デジカメアイテム丼

三脚とイスが合体!座りながら被写体を待てる

ベルボン「チェアーポッド H.Y.127」

目からウロコ。おもしろアイディアである。

“待ち”の長い撮影はのんびりイスにでも座っていたいものだ。でものんびりしすぎてシャッターチャンスを逃しては元も子もないので、カメラはフレーミングも決めてすぐ撮れるようにしておきたい。

そんな撮影には「イス」と「三脚」が必要となるわけだが、その2つを一挙に解決してくれる製品がベルボン株式会社から発売された。

イスと三脚の融合

その名も「チェアーポッド H.Y.127」。なんと商品名の通り、簡易折りたたみイスと三脚を一緒にしてしまった製品だ。

構造としては簡易イスの3本の脚の内、1本のポールが一脚のように伸びて、その先端に雲台が取り付けられているといったものだ。なので正確には簡易イスと一脚を合わせて三脚っぽく使うアイテムといえるだろう。

雲台の付いているポールを伸ばしていない状態
雲台の付いているポールを一番伸ばした状態

撮影機材の軽量化

折りたたんだ状態では平らになってコンパクトに収納できる。重量は1,460g。三脚とイスの2アイテムがこのサイズで済むのは機材の軽量化につながる。メーカー保証の使用者体重は80kg。座面はそれほど広くはないが、しっかりと体重をかけて座ることができて安心感がある。

たたむと平らになる。
座面の作りはよく、体重をかけても歪むことなく安心感がある。

シンプルな使いやすさ

使用方法は単純明快だ。イスに座った状態で適当な高さまでポールを伸ばして雲台にカメラをセットする。そうすればあとは被写体を待つだけだ。

イスの脚を伸ばす仕組みのためポールを伸ばせば伸ばすだけカメラが座面から斜め方向に遠ざかるので、気持ち短めにセットしてコンパクトな撮影姿勢をとっておくのがいいだろう。

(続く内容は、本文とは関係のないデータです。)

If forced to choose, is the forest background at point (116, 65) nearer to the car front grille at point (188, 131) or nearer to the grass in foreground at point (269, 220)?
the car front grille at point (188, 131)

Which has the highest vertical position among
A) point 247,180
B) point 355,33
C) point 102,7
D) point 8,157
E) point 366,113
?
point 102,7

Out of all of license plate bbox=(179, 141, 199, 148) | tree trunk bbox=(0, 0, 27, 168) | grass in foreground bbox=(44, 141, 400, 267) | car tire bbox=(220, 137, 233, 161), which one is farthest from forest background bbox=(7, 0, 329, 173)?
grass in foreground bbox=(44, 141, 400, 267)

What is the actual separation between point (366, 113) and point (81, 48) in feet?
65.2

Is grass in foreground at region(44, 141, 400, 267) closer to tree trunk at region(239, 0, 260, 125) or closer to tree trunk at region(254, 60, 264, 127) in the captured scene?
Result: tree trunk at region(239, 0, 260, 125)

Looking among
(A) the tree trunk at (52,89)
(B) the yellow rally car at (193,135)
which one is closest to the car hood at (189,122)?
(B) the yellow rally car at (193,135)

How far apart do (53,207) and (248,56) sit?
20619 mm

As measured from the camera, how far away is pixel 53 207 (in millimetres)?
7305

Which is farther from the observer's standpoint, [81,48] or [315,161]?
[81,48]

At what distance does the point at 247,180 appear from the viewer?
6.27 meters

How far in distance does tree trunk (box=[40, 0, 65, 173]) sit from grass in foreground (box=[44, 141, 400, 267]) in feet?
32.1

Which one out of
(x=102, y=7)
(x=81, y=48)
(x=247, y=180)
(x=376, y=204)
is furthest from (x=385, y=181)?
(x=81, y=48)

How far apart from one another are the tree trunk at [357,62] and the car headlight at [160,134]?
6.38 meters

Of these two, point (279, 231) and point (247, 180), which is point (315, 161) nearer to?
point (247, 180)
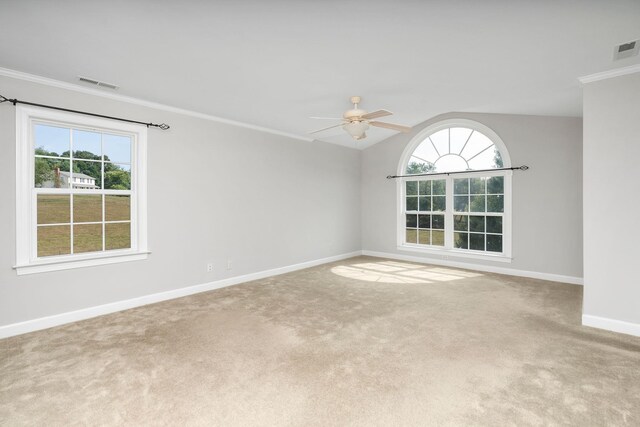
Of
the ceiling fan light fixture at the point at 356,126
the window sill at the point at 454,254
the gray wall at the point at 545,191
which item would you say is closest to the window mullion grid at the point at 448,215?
the window sill at the point at 454,254

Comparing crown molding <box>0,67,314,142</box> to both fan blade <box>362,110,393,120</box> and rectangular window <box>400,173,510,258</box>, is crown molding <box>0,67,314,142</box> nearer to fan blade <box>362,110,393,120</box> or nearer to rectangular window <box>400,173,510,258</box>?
fan blade <box>362,110,393,120</box>

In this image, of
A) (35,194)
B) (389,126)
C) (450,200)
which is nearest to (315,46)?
(389,126)

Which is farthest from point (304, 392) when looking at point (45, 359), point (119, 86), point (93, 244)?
point (93, 244)

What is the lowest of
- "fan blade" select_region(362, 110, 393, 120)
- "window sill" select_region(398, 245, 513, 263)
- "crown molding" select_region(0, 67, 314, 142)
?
"window sill" select_region(398, 245, 513, 263)

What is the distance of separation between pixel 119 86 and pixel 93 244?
17.4 ft

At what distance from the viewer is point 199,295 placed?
4.32 m

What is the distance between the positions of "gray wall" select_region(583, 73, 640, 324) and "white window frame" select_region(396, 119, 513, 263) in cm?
227

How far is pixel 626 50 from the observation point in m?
2.68

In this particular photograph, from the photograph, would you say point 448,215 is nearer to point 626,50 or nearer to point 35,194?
point 626,50

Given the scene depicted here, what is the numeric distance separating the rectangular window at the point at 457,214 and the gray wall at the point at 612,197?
2326 mm

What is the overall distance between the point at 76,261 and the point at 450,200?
596 cm

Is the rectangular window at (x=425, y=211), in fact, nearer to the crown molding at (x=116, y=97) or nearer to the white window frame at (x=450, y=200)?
the white window frame at (x=450, y=200)

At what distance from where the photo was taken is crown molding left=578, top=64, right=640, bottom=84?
298 cm

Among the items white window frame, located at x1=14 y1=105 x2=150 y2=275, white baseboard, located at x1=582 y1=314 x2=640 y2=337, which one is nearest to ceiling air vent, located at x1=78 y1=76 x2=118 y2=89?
white window frame, located at x1=14 y1=105 x2=150 y2=275
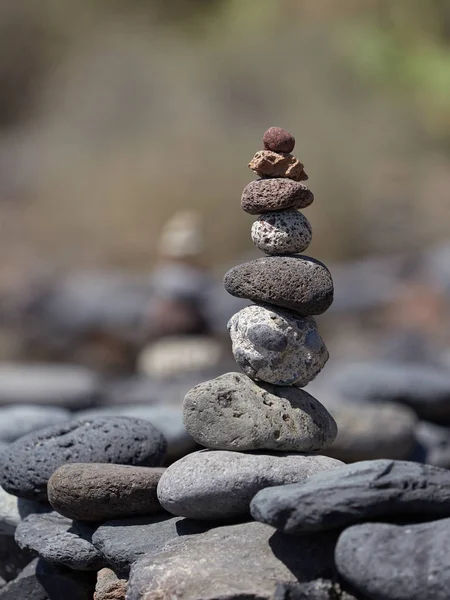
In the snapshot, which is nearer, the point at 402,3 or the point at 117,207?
the point at 117,207

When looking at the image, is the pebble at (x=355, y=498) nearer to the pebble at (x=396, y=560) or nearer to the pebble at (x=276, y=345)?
the pebble at (x=396, y=560)

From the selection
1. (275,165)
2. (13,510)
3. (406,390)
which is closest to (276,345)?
(275,165)

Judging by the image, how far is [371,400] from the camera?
6410 millimetres

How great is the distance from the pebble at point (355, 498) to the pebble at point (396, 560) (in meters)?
0.07

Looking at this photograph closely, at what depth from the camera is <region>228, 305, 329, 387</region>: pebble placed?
341 cm

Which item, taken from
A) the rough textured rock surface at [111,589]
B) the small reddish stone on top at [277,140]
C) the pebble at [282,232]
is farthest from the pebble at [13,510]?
the small reddish stone on top at [277,140]

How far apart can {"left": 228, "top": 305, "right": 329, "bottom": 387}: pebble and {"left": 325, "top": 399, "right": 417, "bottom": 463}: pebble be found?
6.22 feet

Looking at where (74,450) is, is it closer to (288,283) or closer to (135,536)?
(135,536)

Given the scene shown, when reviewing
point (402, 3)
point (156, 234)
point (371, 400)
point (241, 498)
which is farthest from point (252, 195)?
point (402, 3)

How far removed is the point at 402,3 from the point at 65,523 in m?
19.6

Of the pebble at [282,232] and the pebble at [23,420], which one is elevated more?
the pebble at [282,232]

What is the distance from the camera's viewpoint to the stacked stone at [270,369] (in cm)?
323

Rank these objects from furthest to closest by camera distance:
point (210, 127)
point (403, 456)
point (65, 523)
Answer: point (210, 127) → point (403, 456) → point (65, 523)

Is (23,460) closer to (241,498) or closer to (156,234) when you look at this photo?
(241,498)
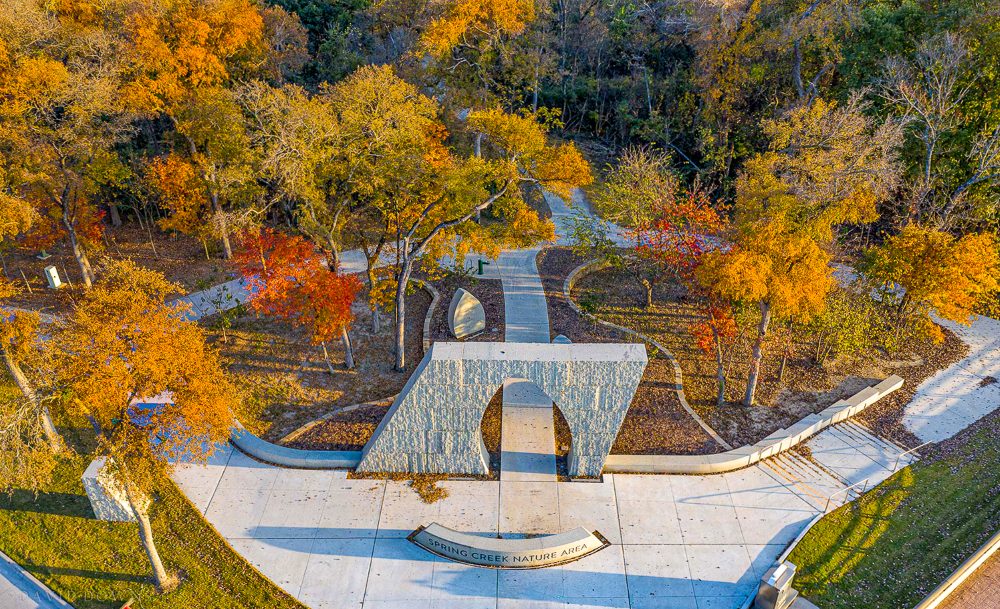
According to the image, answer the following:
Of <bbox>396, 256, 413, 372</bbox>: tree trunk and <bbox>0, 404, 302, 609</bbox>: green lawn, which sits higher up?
<bbox>396, 256, 413, 372</bbox>: tree trunk

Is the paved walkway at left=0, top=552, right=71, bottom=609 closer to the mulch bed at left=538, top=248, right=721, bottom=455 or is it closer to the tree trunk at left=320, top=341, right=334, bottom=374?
the tree trunk at left=320, top=341, right=334, bottom=374

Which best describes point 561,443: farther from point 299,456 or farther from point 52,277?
point 52,277

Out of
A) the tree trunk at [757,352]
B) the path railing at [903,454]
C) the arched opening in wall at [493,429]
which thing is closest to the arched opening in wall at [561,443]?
the arched opening in wall at [493,429]

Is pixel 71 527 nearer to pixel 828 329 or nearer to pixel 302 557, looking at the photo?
pixel 302 557


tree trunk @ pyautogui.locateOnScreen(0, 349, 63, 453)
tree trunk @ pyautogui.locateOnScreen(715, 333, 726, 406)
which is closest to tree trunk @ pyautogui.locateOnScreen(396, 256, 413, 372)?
tree trunk @ pyautogui.locateOnScreen(0, 349, 63, 453)

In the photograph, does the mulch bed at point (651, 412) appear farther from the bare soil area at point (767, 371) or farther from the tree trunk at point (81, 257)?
the tree trunk at point (81, 257)

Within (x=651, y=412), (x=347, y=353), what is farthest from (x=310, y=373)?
(x=651, y=412)
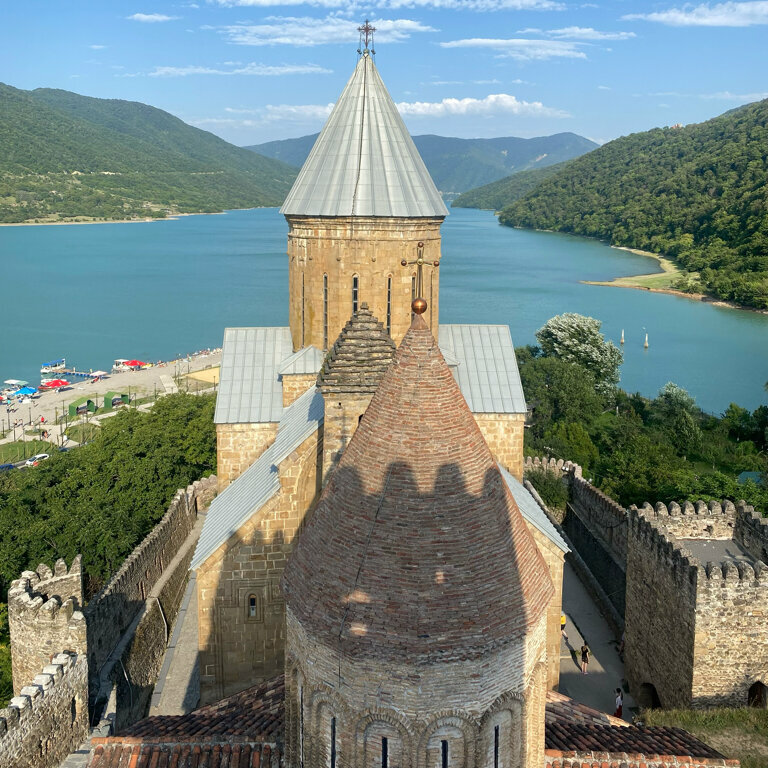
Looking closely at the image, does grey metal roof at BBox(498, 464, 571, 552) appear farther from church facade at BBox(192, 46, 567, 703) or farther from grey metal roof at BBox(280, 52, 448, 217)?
grey metal roof at BBox(280, 52, 448, 217)

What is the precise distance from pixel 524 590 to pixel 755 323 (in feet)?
159

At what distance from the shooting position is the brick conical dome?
186 inches

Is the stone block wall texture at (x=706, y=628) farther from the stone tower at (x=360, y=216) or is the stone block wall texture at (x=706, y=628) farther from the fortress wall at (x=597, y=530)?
the stone tower at (x=360, y=216)

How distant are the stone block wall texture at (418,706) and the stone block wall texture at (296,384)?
791 cm

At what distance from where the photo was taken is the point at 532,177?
595 feet

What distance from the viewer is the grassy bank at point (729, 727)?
28.0ft

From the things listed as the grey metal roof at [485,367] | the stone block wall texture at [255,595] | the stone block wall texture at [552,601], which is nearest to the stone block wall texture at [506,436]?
the grey metal roof at [485,367]

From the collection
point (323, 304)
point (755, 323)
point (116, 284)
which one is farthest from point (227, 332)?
point (116, 284)

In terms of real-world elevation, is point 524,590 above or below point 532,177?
below

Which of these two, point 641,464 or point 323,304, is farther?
point 641,464

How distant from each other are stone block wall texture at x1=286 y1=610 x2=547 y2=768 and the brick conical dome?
0.41ft

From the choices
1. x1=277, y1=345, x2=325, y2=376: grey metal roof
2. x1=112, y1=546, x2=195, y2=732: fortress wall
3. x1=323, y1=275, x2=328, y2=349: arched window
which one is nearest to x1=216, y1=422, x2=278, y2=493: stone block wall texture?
x1=277, y1=345, x2=325, y2=376: grey metal roof

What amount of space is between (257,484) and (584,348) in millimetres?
23282

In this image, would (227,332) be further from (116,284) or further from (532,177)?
(532,177)
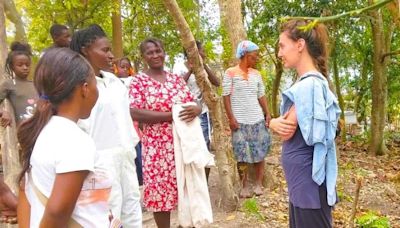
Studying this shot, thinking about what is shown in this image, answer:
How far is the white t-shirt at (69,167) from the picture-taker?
1.54 meters

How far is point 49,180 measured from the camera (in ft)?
5.19

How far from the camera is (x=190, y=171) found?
11.4 ft

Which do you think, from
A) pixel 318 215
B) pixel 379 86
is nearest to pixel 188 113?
pixel 318 215

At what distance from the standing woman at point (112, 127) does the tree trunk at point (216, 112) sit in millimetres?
1182

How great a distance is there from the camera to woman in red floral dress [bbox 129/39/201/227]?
3.39 m

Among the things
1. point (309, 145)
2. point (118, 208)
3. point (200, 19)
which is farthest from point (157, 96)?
point (200, 19)

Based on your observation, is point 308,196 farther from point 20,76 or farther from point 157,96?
point 20,76

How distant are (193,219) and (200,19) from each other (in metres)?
8.29

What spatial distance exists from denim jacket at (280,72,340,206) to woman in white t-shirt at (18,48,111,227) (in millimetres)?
1081

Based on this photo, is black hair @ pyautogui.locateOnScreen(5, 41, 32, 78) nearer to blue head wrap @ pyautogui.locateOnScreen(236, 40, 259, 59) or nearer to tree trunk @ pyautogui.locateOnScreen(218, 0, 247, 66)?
blue head wrap @ pyautogui.locateOnScreen(236, 40, 259, 59)

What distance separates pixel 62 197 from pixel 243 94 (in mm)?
3320

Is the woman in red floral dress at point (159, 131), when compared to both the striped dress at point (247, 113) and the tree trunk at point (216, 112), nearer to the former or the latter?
the tree trunk at point (216, 112)

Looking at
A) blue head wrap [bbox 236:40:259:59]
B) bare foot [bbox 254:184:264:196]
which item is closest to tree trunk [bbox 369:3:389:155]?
blue head wrap [bbox 236:40:259:59]

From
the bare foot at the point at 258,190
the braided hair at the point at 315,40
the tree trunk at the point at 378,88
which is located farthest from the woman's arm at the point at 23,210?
the tree trunk at the point at 378,88
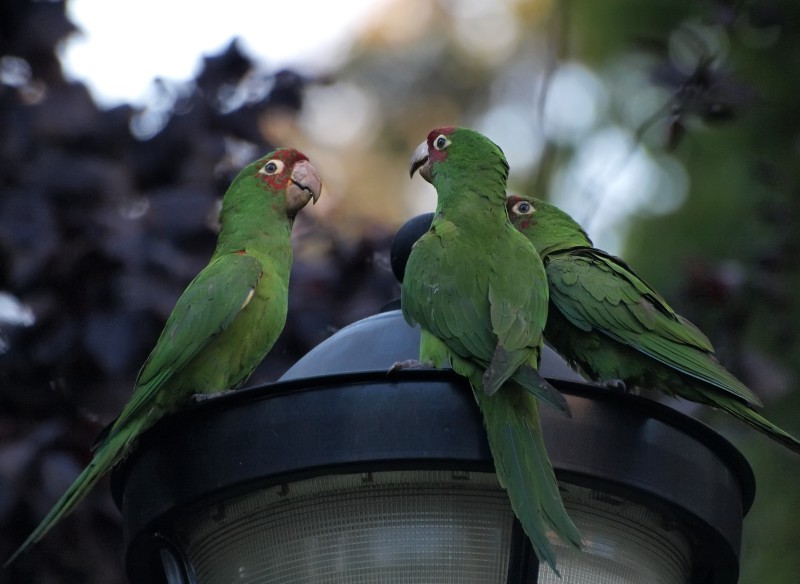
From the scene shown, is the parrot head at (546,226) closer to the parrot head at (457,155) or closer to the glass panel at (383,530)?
the parrot head at (457,155)

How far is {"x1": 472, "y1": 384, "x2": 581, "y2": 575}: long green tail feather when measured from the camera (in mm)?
2180

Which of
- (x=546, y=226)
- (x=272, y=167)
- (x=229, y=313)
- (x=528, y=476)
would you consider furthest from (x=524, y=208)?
(x=528, y=476)

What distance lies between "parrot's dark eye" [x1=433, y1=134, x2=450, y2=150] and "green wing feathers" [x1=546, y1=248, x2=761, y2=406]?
21.0 inches

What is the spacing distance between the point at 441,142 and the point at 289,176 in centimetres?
77

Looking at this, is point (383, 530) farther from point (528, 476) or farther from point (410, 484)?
point (528, 476)

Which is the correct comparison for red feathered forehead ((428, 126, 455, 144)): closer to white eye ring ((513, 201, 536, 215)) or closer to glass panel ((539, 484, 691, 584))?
white eye ring ((513, 201, 536, 215))

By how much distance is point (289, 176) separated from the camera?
4070 millimetres

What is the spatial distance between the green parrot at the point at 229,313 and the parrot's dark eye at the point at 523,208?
0.73m

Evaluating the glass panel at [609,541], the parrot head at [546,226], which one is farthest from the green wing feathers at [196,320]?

ポールは頑丈にできており、35mmフルサイズの一眼レフカメラに望遠ズームレンズを装着してもたわむようなことはなかった。ただしメーカーの推奨積載量は2kgなのでそれ以上の重量は自己責任となる。

雲台にカメラをセットした様子。
ファインダーを覗き込めばそのまま撮影できる。

雲台には中型の自由雲台が付属。ホールド力は良くフレーミングも決めやすい。クイックシューを採用しているのでカメラの付け外しもスムーズ。

チェアーポッドはその構造上、カメラを雲台にセットした状態では自立できない(カメラの重みで前方に倒れてしまう)。そのため席を立つ際にはカメラを雲台から取り外す必要があるが、クイックシューなら素早くできるので問題ない。

同梱の自由雲台。軽い力でしっかりとロックできる。
クイックシューには中型のQB-62を採用。一眼レフや望遠レンズの三脚座にもしっかりとセットできる。

一脚に早変わり

ポールを一番伸ばした状態で1,170mm。簡易イスを畳めば一脚として使用できる。このとき完全にイスを畳んでしまうと接地面が3点になって一脚としての動きがやや制限されるので、少し開き気味にしておくといいだろう。

一脚としての高さが足りない人用に110mmの延長棒が付属している。ウレタンが巻いてあるので冬期でも冷たくない。

ポールを伸ばせば一脚として使用できる。
110mmの延長棒を装着した図。

まとめ

なんとも振り切った製品だ。同じ撮影ポジション、長い待ち時間。そんな撮影専用とも言える製品がチェアーポッドだ。だがそういった条件においてはこれ以上楽ちんな“待ち”撮影スタイルもないだろう。

野鳥撮影や野外スポーツ、運動会の撮影などでとても活躍してくれそうだ。なにより中型の三脚よりも軽い1,460gで「イス」「三脚」「一脚」の三役をこなすチェアーポッドはのんびりお手軽撮影の頼もしい味方となってくれそうだ。

今浦友喜

1986年埼玉県生まれ。風景写真家。雑誌『風景写真』の編集を経てフリーランスになる。日本各地の自然風景、生き物の姿を精力的に撮影。雑誌への執筆や写真講師として活動している。